Tynecastle on the other hand is a disgrace. Potentially one of the finest football grounds on the planet, it is simply no longer fit for purpose with the state of the old main stand, a particular concern. The stadium is outmoded, which is a remark that could apply to the ownership of Hearts and the way that much of Scottish professional football is organised.
Vladimir Romanov’s tenure of ownership is coming to an end, that much is clear. I’ve always had a sneaking admiration for the former submarine captain who was determined to steer his boat – submariners always talk of boats, not ships – in his own idiosyncratic way. He came into Scottish football talking a great game, particularly with his pledges to overcome the duopoly of the Old Firm.
Not even Romanov in his wildest flights of fancy could have foreseen the problems that have beset Rangers FC. That the country’s most successful club in terms of domestic honours should be languishing in the Third Division remains a blot on the escutcheon of Scottish football which shall never be erased.
The prospect of Hearts joining them in that division seemed a very real threat just a few weeks ago, but thanks to those loyal fans of the men in maroon, the club appears to be out of danger for the immediate future.
My contention is that Hearts and every other Scottish football club are far too important to their communities to risk their destruction. They should never be subject to the whims of wealthy owners who, as Romanov has shown, may simply end their financial backing.
Unlike the situation with Rangers, I have personally heard no Hibs fans other than complete bampots glorying in the potential demise of Hearts.
They remember only too well the days more than 20 years ago now when their own club was in peril of extinction for the second time in its history, and Hearts’ owner Wallace Mercer launched his merger bid.
It was no such thing, of course, as Wallace admitted to me many years later – it was going to be a “snuff movie” for Hibs, was how he described it. Thanks to Hands off Hibs and Tom Farmer, Hibs survived and decent fans never forget that he stepped in when nobody else wanted to touch Hibs with a bargepole. That he faces constant demands for more investment in the club is proof that fans have ambitions with other people’s wallets.
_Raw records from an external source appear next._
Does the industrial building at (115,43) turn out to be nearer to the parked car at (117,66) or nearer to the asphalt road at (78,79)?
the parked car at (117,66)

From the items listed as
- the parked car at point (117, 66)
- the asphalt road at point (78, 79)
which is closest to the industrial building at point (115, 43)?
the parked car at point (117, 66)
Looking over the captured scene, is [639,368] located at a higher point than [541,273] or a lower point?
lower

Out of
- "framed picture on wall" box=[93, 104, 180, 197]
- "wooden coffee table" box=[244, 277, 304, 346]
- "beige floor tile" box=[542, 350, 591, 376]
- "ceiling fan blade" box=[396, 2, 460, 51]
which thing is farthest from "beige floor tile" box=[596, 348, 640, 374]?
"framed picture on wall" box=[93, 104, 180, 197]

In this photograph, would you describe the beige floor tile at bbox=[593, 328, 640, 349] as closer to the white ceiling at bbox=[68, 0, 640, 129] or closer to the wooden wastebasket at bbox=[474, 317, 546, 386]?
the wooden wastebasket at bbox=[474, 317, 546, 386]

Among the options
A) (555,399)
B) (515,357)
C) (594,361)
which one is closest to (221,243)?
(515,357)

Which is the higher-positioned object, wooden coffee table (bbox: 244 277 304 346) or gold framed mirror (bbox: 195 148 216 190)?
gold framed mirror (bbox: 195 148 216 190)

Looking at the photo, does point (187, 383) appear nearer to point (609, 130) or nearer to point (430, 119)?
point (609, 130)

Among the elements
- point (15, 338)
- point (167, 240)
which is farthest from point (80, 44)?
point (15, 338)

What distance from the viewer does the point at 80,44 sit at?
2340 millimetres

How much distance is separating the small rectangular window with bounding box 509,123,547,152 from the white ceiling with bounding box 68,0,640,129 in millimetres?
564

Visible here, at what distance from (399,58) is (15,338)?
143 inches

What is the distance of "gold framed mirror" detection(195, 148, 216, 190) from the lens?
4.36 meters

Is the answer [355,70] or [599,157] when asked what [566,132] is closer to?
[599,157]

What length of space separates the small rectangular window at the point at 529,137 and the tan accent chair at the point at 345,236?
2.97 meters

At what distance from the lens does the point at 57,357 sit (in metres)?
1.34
I am well aware that Romanov is a unique individual and Hearts’ situation was unique in that he took over a failing institution – any club having to sell its own ground to clear its debt had by definition failed – but the difference between him and Farmer is that the Lithuanian promised to spend plenty to achieve his dream of competing with the Old Firm.
My problem with Farmer, Romanov, Sir David Murray, Craig Whyte, and the many other individuals who own or have owned football clubs in this country is just that – they are individuals. Some of them have been more thousandaires than millionaires, but all of them have been able to take control of clubs and use them as their playthings for good or ill.
Some people have tried to characterise that mode of ownership as being 19th century in origin, but that is plainly wrong. Most clubs with histories dating back to the 1800s – as is the case for most senior Scottish football clubs – owe their existence to small groups of people from similar backgrounds who got together to form an association. That club would then join in association with other clubs, and that is the root of why the sport of soccer is called association football.
Hearts, Hibs, and most clubs in Scotland are now run on a company basis, with boards of directors, often but not always the placemen – and they nearly all are men – of the principal shareholder.
I have nothing against Romanov, other than that I think he should make a dignified exit, and I certainly have nothing against Tom Farmer, who I know to be a decent individual and a great Leither.
But I think the time has come for football club ownership in Edinburgh and Scotland as a whole to be changed forever. It is time for broad associations of thousands of people to own the clubs not as shareholders but members. Imagine Hibs and Hearts owned by their fans – at the very least, the fans would have to use their own wallets and the Hearts legions have shown they will do so.
It is time for football to go back to its association roots. Member ownership can be very successful. Just ask Barcelona.